Run a windows batch file with argument from Windows Scheduler

I want to run a batch file, which will accept a Date argument and perform some tasks. This activity has to be scheduled to run at a specified schedule. If it is required, we should also be able to run the task manually by providing the Date argument via a command.

Hence, I am trying to create a windows scheduled task. However, I'm stuck of how to provide the batch file with an argument. This will take care of the scheduled execution of the script.

To cater the requirement of manually running the task, at will, I shall be using schtasks command. I also want to understand, if it is possible to provide the arguments to the schtasks while executing?

Thus, to summarize my issue:

  1. How to pass date argument to batch script in Windows schedule task?
  2. How to dynamically pass the date argument to batch script when running scheduled task from command line?

I appreciate your suggestion, if there is a better way of implementing this.

Limitation:

The script can only be executed by a particular user of the server. While the task should be executed by any other user on the server with relevant privileges.

Server: Windows 2012

Edit:

The Batch file to process the date variable is working fine. My question is pertaining to scheduling of this script. I have tried using Windows task scheduler, which invokes this script, however, I am unable to pass the date as an argument to the batch script. How can an argument (Current Date) be passed from Windows task to batch script? I am aware that I can use %%DATE and %%TIME in batch script, however, it does not solve my requirement to run the script for some other date.

Upvotes: 0

Views: 11580

Answers (1)

Magoo
Magoo

Reputation: 80173

The more information you reveal about your application, the better able we are to help.

this batch should indicate a way:

@echo off
setlocal
set "rundate=%1"
if not defined rundate (
 echo date was not supplied
 echo system date is %date%
 set "rundate=%date:~u,v%%date:~w,x%%date:~y,z%"
)
echo running with date %rundate%
pause

The point is that we don't know the format of the date that you want to supply, nor of the date-format that would be used by your scheduler, so I can't advise which values to supply for u to z. The format is start position,length and the "first" character of the date string is "character 0".

date is a "magic variable" set up by the system to the current system date.
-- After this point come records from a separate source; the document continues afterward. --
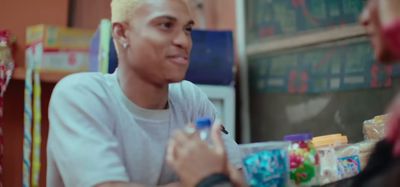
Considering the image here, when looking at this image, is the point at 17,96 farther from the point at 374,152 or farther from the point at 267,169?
the point at 374,152

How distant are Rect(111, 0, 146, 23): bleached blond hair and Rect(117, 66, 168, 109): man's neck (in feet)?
0.44

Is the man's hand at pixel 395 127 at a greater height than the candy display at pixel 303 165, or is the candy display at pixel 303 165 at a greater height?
the man's hand at pixel 395 127

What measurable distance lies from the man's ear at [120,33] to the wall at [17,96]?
1.43m

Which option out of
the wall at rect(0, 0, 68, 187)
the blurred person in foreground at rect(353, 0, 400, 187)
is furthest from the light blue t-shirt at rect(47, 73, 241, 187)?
the wall at rect(0, 0, 68, 187)

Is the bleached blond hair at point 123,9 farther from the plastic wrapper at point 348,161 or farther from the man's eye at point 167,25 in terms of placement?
the plastic wrapper at point 348,161

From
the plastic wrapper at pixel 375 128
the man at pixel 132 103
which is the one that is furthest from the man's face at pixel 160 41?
the plastic wrapper at pixel 375 128

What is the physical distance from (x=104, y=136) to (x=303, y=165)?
428 mm

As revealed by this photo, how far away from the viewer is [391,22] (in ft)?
1.89

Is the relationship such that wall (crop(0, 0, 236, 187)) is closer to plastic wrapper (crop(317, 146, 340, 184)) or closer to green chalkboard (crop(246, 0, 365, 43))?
green chalkboard (crop(246, 0, 365, 43))

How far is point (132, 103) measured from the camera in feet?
3.71

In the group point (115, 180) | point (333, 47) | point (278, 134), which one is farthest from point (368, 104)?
point (115, 180)

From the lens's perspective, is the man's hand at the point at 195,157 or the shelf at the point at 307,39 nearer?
the man's hand at the point at 195,157

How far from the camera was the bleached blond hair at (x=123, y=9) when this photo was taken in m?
1.15

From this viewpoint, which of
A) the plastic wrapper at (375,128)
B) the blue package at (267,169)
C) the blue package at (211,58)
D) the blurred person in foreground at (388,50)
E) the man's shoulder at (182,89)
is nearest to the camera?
the blurred person in foreground at (388,50)
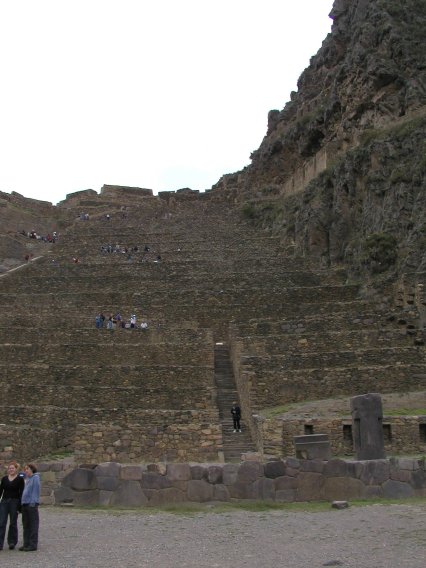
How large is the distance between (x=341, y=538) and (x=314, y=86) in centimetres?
8153

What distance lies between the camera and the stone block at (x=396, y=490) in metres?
13.5

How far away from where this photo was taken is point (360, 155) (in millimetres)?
41656

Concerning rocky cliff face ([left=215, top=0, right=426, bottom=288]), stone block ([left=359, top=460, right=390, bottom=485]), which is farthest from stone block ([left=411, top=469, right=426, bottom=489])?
rocky cliff face ([left=215, top=0, right=426, bottom=288])

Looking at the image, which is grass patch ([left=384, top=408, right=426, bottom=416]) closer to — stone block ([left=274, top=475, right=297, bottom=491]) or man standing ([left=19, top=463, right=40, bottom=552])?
stone block ([left=274, top=475, right=297, bottom=491])

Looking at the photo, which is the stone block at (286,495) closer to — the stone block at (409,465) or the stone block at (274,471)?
the stone block at (274,471)

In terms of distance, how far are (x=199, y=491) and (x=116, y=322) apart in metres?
22.2

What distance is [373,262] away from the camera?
3553cm

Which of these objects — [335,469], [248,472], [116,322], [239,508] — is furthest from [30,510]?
[116,322]

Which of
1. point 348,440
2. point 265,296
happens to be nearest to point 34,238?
point 265,296

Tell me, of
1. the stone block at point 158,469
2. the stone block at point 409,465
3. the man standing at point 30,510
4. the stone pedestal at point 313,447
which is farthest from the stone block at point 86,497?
the stone block at point 409,465

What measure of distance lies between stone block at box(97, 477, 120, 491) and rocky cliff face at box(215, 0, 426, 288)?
21382 millimetres

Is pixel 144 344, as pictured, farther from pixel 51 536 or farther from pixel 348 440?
pixel 51 536

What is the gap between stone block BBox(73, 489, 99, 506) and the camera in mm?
13539

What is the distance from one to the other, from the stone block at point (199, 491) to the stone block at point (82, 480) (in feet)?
5.77
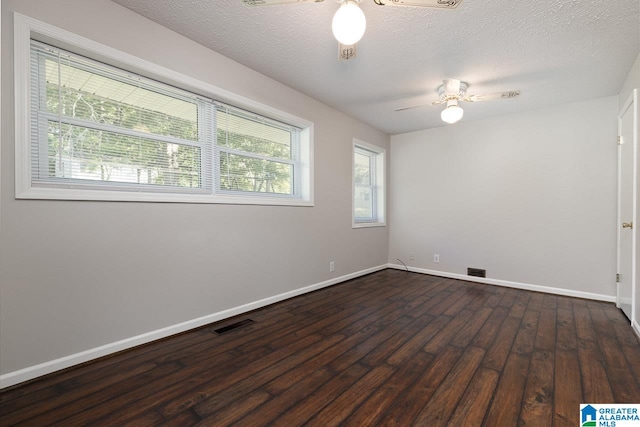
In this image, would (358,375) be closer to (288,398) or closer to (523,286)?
(288,398)

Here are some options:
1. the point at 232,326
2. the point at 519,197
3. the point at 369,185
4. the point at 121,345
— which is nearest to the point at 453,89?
the point at 519,197

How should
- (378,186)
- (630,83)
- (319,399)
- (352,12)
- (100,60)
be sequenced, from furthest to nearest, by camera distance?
(378,186), (630,83), (100,60), (319,399), (352,12)

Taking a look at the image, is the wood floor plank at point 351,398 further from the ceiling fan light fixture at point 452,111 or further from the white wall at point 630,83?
the white wall at point 630,83

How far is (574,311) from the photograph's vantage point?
3.04 m

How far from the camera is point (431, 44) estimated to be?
2398 millimetres

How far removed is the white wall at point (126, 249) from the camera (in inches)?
66.2

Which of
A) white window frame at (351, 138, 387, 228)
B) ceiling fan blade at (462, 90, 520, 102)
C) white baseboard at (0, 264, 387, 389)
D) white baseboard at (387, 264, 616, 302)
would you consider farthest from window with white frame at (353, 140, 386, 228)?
white baseboard at (0, 264, 387, 389)

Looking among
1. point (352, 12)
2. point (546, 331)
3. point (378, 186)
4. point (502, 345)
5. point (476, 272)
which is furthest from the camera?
point (378, 186)

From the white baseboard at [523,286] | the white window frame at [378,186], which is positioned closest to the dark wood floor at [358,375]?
the white baseboard at [523,286]

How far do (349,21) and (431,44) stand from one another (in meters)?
1.30

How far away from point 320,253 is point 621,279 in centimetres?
350

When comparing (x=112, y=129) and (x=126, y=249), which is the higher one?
(x=112, y=129)

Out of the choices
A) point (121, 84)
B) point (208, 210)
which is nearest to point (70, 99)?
point (121, 84)

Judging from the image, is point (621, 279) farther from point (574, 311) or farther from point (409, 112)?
point (409, 112)
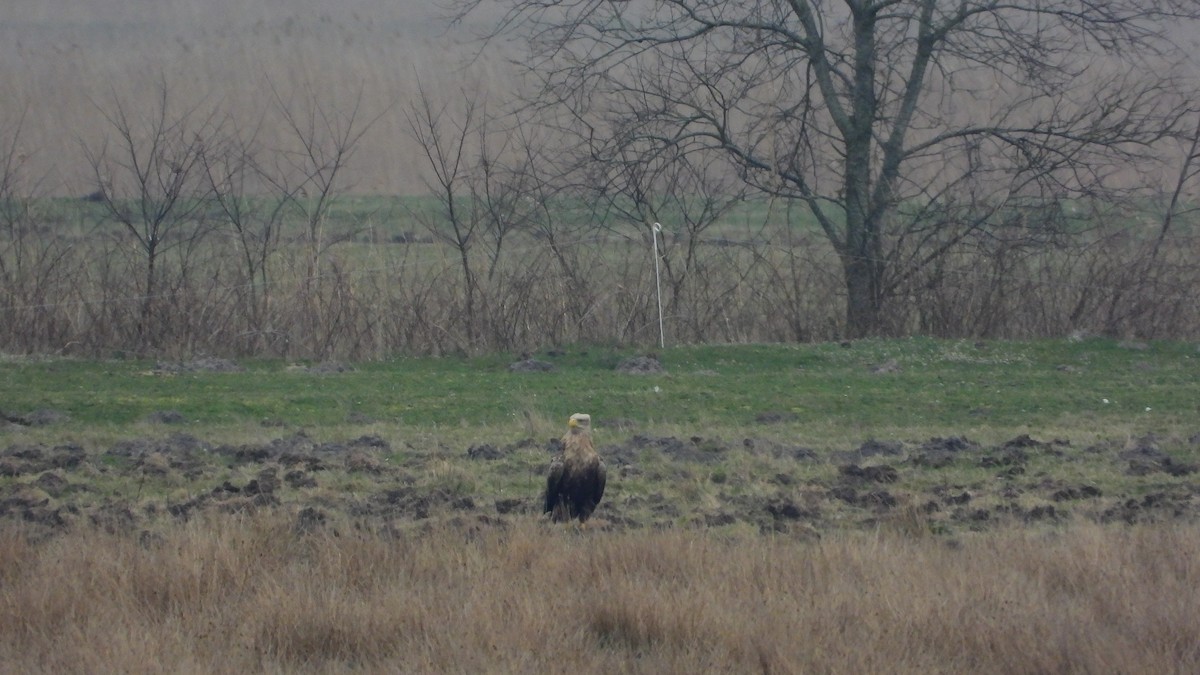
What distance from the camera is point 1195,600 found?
5008 mm

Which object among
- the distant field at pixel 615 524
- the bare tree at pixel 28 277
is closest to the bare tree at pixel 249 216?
the bare tree at pixel 28 277

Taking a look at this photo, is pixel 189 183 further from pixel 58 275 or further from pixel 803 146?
pixel 803 146

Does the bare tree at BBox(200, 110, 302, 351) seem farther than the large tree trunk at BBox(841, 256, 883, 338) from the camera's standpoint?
→ No

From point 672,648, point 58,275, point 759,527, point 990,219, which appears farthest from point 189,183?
point 672,648

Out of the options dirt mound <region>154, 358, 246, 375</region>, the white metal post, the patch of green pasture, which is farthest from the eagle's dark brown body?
the white metal post

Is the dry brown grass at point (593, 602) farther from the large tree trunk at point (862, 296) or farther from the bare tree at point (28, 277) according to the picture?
the large tree trunk at point (862, 296)

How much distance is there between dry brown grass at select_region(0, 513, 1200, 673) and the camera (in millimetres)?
4648

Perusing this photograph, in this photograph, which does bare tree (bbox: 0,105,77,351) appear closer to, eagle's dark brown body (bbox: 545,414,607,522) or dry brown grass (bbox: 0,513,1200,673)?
dry brown grass (bbox: 0,513,1200,673)

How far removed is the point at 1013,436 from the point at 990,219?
6.70 metres

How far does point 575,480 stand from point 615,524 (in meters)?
0.35

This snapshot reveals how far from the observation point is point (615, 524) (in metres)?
6.84

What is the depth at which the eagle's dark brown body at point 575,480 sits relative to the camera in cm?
673

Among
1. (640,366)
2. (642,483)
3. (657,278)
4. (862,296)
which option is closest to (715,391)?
(640,366)

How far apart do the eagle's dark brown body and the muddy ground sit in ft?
0.51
It is shown in the format that the user is set up to use, so it could contain daynames or not and it may be in dd/mm/yy or mm/dd/yy format, have leading zeroes or not, used different separators or perhaps use 4-digit years.

But - the above batch should display either the parameter supplied to the batch, ie

thisbatch 20160304

would display 20160304 This would be used for the manual run

and

thisbatch

with no parameters would display a string constructed from the date variable and depending on u..z which should be usable for the scheduling application.